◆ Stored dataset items

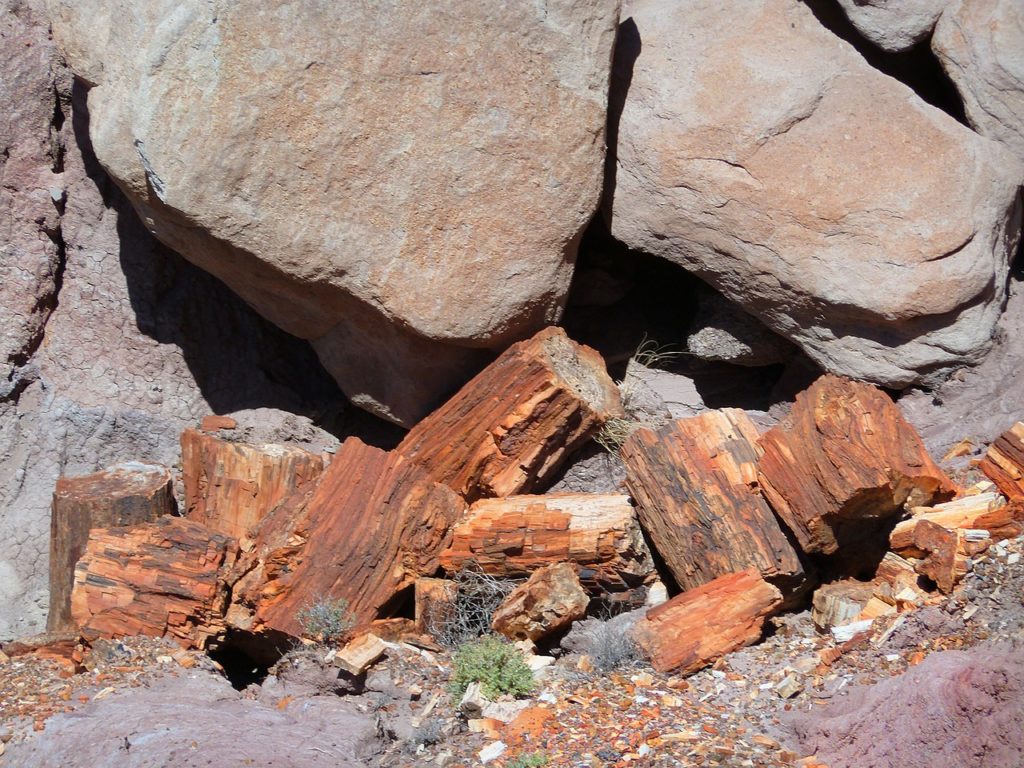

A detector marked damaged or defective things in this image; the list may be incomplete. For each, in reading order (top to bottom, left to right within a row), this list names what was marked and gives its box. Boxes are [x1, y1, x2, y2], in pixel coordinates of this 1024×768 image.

broken wood fragment [48, 462, 176, 630]
broken wood fragment [70, 518, 237, 651]
broken wood fragment [180, 428, 323, 540]
broken wood fragment [397, 325, 622, 501]
broken wood fragment [489, 561, 589, 647]
broken wood fragment [436, 493, 651, 593]
broken wood fragment [626, 573, 778, 671]
broken wood fragment [614, 415, 806, 602]
broken wood fragment [757, 376, 954, 557]
broken wood fragment [974, 423, 1024, 501]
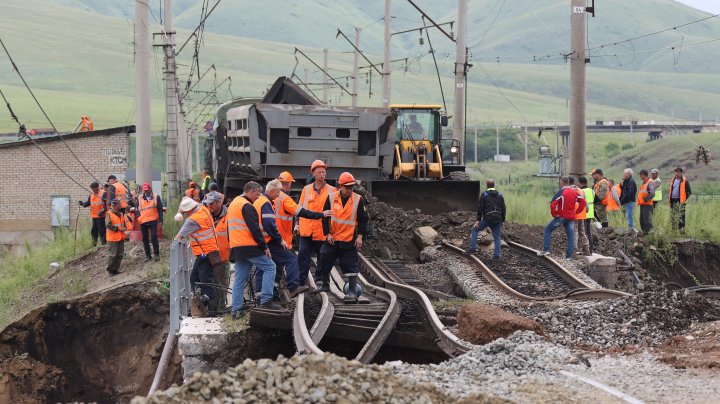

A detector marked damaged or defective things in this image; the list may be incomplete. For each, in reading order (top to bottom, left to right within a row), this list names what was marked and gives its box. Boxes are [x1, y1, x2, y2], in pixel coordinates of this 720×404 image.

bent rail [360, 252, 472, 356]
damaged railway track [442, 238, 632, 302]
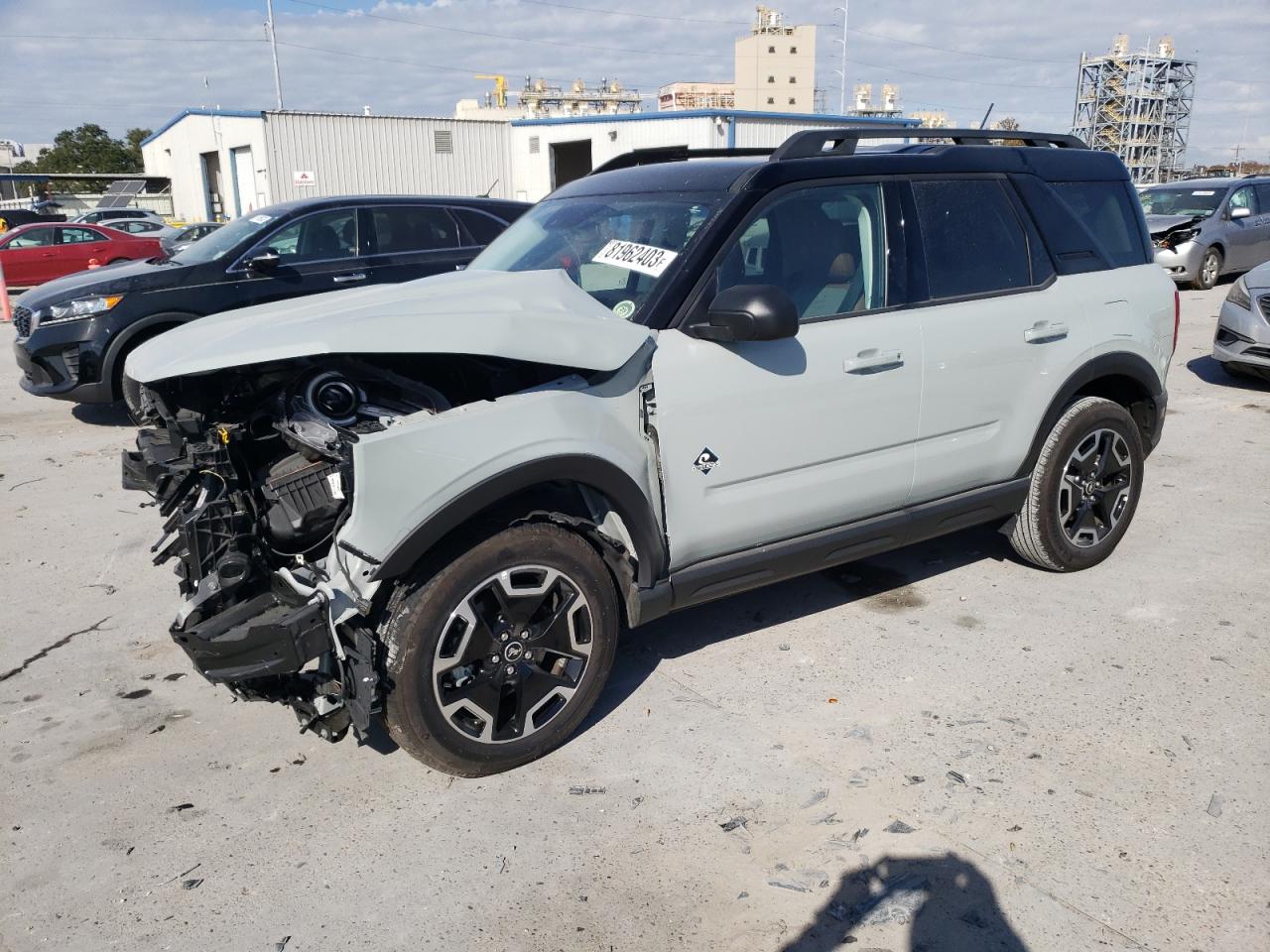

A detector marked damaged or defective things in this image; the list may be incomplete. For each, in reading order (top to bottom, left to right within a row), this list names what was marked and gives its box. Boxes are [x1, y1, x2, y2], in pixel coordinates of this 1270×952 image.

damaged ford bronco sport [124, 128, 1175, 774]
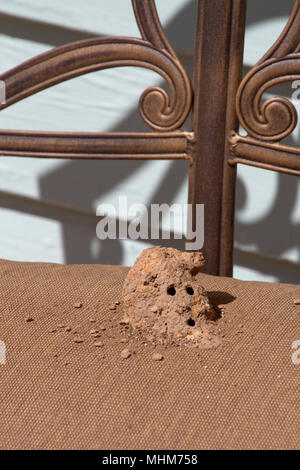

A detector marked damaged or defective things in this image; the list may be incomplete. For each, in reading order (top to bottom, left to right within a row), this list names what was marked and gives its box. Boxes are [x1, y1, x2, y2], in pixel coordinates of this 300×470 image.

rusted metal frame [0, 0, 192, 159]
rusted metal frame [190, 0, 246, 276]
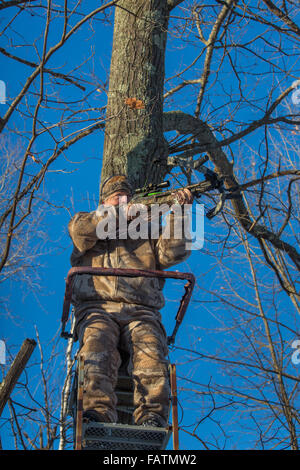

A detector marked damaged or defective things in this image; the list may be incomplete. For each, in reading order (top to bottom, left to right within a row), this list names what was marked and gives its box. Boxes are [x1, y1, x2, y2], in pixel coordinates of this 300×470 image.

rusty metal railing [61, 268, 195, 346]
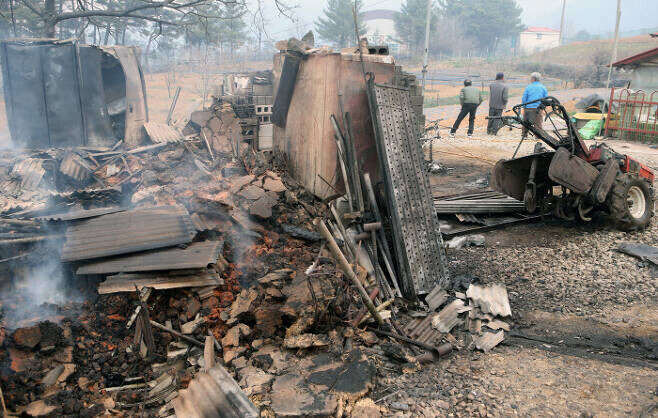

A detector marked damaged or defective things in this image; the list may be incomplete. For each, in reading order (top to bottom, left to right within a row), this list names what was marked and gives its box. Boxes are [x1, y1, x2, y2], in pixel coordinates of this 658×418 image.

rusty corrugated panel [143, 122, 183, 144]
rusted metal tank [270, 51, 394, 199]
rusty corrugated panel [60, 205, 195, 262]
burnt roof panel [60, 205, 196, 262]
rusty corrugated panel [77, 240, 223, 276]
burnt roof panel [77, 240, 223, 276]
charred debris pile [0, 37, 510, 416]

◆ YOUR INSTRUCTIONS
The answer must be the full set of records, repeated exactly, with no pictures.

◆ SOLVED PROBLEM
A detector marked damaged or defective things in this image; the list may be incomplete. For each, in reading order (top to bottom, left to right within a row), this list names what was marked and gives its box. Boxes are [x1, y1, x2, y2], in pixel coordinates of this 1024×768 image.

broken wood fragment [48, 462, 176, 630]
broken wood fragment [70, 518, 237, 651]
broken wood fragment [180, 428, 323, 540]
broken wood fragment [397, 325, 622, 501]
broken wood fragment [489, 561, 589, 647]
broken wood fragment [436, 493, 651, 593]
broken wood fragment [626, 573, 778, 671]
broken wood fragment [614, 415, 806, 602]
broken wood fragment [757, 376, 954, 557]
broken wood fragment [974, 423, 1024, 501]

A detector marked damaged or defective things in this image; the list may be incomplete. For each, in reading order (top to bottom, left to right within a row), this list names what was marked and gives its box. Boxes are [x1, y1, x2, y2], in pixel coordinates of this 720×404 image.

bent rail [360, 252, 472, 356]
damaged railway track [442, 238, 632, 302]

A detector marked damaged or defective things in this image; the list may be incomplete. For each, in reading order (top to bottom, left to right within a row), this list names what was marked and gives its box. Boxes are [x1, y1, x2, y2], in pixel coordinates of this 1270×952 image.

damaged ford bronco sport [124, 128, 1175, 774]

A detector marked damaged or defective things in this image; the list may be incomplete. For each, in reading order (top to bottom, left to right within a row), this list names what was marked and gives its box. Boxes are [x1, y1, x2, y2], in pixel coordinates of this 300×470 image.

rusted metal frame [0, 0, 192, 159]
rusted metal frame [190, 0, 246, 276]

A detector marked damaged or defective things in this image; the list may be incomplete. For each, in reading order (top to bottom, left to right within a row), this list names what was marked and gives its box. Boxes are [x1, y1, x2, y2], in pixel coordinates of this 300×470 image.

rusty metal railing [61, 268, 195, 346]

A detector marked damaged or defective things in this image; the list may be incomplete. For each, in reading order (top to bottom, left to right within a row), this list names what was marked and gives its box. Boxes are [x1, y1, x2, y2], in pixel coordinates of this 658×418 image.

rusty corrugated panel [143, 122, 183, 144]
rusted metal tank [270, 51, 394, 199]
rusty corrugated panel [60, 205, 195, 262]
burnt roof panel [60, 205, 196, 262]
rusty corrugated panel [77, 240, 223, 276]
burnt roof panel [77, 240, 223, 276]
charred debris pile [0, 37, 510, 416]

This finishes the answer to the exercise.